Wednesday, June 4, 2008

Wednesday's Commodities Roundup

Let's take a look at a few charts to see how these markets are doing.



The overall CRB index has been in a rally since the end of last summer and is still there. Notice the index broke through previous price levels at the beginning of this year and has been rallying since.



On the P&F chart, notice the prices broke through resistance but have since fallen back. The 427 - 433 area has proven tough to get through.



And on the daily chart, we see the difficulty in a bit more detail. Notice prices made two runs at the 422 area before getting through. And now after prices have moved through this area they have retreated a bit.

On the SMA front, notice that prices and the 10 and 20 day SMA are tangled up. The 20 day SMA and the 50 day SMA are still moving higher, but the 10 has stalled a bit. The 10 is more volatile, so this isn't the best long-term predictor. But notice it has stalled a bit as well.

The CRB may be stalling. As with all chart we'll have to wait and see how this plays out. It's also possible we're consolidating for the next move higher as well. So long as prices stay above the long-term trend that is always a possibility.



Agricultural prices have been a concern of mine for the last 6-9 months. So the latest price retreat is a welcome development from an inflationary perspective. However, several long-term uptrends are still in place, indicating the latest pennant formation could be a simple consolidation before we move higher.

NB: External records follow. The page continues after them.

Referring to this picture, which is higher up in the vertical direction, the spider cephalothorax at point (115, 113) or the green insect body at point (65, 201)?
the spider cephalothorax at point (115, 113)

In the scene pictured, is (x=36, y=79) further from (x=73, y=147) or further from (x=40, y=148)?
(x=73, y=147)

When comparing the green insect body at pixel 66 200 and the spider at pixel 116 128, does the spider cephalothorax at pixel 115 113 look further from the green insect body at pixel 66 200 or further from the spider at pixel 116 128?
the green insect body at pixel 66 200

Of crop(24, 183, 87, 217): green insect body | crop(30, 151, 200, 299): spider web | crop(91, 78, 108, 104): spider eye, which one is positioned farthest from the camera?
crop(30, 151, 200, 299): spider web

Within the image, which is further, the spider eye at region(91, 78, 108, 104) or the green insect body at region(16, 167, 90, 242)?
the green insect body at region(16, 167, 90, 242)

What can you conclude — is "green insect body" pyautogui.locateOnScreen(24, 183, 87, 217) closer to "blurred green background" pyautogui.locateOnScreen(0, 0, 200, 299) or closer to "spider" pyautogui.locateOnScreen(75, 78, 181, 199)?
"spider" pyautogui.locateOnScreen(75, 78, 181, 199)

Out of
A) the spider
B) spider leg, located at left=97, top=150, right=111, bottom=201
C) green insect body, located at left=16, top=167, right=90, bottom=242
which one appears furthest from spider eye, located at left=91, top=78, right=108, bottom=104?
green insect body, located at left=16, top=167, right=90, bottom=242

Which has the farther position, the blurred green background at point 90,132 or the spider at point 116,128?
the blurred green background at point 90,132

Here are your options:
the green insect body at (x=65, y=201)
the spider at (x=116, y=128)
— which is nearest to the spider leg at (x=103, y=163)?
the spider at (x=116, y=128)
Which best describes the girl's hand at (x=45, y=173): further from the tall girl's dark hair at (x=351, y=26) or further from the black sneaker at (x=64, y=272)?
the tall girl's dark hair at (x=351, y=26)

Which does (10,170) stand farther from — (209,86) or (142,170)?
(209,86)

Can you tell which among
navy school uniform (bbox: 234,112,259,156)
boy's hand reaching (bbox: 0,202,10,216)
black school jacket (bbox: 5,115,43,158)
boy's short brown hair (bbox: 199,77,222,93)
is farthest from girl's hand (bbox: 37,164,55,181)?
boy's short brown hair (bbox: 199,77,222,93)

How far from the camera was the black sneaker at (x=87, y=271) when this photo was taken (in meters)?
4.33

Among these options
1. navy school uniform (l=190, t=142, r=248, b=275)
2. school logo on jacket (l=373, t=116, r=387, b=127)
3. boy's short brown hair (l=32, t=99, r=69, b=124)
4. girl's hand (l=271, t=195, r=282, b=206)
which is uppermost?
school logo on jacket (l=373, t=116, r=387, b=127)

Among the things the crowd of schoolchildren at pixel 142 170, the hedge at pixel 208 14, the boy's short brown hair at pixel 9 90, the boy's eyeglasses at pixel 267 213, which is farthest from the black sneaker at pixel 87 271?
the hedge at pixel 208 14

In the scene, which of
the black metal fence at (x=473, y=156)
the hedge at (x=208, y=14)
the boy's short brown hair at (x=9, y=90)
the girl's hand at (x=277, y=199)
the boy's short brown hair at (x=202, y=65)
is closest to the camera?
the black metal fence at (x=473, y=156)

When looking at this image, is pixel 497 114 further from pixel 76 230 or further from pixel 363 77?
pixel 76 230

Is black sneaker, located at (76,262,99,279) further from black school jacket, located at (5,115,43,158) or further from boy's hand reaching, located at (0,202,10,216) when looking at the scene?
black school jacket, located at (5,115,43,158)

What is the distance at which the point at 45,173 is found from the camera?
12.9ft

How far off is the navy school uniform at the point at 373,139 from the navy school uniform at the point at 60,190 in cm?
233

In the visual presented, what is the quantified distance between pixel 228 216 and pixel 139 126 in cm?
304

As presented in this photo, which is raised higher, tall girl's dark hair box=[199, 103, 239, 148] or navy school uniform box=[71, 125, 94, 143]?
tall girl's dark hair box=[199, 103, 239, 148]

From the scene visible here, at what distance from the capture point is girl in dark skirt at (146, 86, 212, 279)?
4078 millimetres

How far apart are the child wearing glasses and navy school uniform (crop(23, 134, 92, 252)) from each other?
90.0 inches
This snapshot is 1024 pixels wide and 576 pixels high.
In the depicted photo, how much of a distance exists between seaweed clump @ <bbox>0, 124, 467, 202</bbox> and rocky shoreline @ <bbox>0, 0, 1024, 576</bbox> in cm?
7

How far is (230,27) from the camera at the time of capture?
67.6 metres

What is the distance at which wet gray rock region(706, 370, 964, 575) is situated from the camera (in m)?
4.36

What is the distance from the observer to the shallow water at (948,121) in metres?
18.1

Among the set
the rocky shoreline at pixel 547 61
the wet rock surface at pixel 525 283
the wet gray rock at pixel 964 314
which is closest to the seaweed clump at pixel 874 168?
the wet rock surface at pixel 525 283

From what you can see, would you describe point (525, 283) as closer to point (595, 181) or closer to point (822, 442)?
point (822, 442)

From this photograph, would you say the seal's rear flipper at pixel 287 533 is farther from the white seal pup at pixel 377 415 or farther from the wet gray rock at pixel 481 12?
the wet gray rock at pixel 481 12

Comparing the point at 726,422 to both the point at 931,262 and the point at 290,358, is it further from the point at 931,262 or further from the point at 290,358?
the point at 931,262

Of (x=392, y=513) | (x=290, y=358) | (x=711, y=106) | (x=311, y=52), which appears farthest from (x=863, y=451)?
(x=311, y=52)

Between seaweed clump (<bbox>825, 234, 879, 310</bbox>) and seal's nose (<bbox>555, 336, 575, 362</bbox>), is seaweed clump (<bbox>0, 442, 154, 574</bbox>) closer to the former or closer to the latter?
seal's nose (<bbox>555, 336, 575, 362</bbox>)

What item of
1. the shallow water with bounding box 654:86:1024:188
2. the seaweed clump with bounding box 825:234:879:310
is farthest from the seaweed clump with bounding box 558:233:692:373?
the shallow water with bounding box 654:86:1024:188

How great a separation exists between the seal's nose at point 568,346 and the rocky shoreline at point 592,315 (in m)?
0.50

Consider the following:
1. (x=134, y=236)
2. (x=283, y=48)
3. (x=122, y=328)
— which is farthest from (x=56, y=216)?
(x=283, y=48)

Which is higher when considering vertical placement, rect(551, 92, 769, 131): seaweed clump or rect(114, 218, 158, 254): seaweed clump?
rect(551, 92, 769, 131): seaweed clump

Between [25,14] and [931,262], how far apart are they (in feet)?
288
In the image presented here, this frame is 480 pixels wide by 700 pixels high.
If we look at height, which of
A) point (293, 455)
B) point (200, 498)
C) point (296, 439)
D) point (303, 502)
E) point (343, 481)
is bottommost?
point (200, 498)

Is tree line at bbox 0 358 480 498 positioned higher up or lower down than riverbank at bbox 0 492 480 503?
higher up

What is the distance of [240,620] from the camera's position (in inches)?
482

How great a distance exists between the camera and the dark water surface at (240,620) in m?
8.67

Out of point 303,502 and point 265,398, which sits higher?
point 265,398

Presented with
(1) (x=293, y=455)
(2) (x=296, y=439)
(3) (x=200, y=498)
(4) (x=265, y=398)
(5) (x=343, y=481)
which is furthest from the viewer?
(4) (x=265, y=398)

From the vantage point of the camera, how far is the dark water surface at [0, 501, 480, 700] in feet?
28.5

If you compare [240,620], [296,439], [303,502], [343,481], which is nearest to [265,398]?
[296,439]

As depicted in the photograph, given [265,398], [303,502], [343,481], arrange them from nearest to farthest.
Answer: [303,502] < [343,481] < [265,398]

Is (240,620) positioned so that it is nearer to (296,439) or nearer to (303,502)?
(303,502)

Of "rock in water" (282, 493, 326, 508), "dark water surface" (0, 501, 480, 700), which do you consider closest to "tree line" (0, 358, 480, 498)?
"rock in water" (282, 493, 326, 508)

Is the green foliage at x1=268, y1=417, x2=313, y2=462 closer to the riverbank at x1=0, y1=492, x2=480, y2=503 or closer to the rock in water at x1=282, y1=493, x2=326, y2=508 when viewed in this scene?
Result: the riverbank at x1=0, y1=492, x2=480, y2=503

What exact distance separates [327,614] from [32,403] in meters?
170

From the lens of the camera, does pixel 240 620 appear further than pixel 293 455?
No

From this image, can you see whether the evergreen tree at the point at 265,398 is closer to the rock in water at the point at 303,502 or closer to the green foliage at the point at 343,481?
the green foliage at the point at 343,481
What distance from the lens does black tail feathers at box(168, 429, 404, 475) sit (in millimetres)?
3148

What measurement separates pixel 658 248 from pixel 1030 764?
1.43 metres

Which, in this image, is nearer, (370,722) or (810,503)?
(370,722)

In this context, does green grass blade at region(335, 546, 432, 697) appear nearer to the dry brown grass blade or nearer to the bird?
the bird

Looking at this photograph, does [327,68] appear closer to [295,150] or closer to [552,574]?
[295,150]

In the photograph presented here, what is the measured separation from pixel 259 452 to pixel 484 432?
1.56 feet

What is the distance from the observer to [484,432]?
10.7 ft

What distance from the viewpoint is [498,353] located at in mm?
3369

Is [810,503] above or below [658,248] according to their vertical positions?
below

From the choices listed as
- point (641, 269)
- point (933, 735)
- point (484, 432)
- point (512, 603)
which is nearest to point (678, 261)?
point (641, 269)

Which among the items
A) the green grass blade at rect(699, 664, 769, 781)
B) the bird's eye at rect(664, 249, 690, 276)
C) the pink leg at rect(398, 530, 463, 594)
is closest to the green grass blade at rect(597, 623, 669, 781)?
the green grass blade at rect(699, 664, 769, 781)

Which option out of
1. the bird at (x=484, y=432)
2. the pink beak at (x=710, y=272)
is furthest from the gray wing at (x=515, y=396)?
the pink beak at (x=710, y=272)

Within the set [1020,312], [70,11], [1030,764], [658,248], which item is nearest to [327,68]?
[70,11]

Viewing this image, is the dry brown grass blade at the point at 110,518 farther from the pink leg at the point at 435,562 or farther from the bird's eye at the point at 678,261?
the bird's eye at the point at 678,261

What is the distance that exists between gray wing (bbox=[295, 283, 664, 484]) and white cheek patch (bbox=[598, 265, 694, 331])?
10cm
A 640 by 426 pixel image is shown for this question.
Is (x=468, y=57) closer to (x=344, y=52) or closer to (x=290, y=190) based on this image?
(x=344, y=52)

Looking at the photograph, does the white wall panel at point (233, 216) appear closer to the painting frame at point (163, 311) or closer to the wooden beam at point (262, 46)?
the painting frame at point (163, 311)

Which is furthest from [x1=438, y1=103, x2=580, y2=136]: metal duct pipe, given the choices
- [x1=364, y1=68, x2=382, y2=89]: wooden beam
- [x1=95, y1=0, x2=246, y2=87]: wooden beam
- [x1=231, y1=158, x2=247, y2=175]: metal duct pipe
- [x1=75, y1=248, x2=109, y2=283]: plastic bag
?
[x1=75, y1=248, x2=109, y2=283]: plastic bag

On the P&F chart, notice the series of lower highs, indicating the upward pressure is easing.



On the daily chart, notice the following.

-- Overall, prices have moved to levels we saw at the beginning of the year

-- The short term SMAs are all pointing lower, with the smaller below the longer. This is a bearish configuration.

-- However, prices have moved through the 10 and 20 day SMA, and the resistance line that started at the recent peak of 509.12 has become support. That could be a sign the market is ready for another move higher.



On the three year gold chart, notice the long-term uptrend is in place but prices have retreated over the last few months. This indicates that inflation expectations are still looking at higher future prices, but traders are reevaluating the overall tenor of the economy to see if that could change.



On the P&F chart, notice we have three major price peaks at lower levels.



On the daily chart, we have several diverging trends.

-- Prices have dropped from their peak of 1033.90.

-- However, like the agricultural chart, we have resistance becoming short-term support along with a jumbled price/SMA picture. We need some more time with this chart for a long-term trend to develop.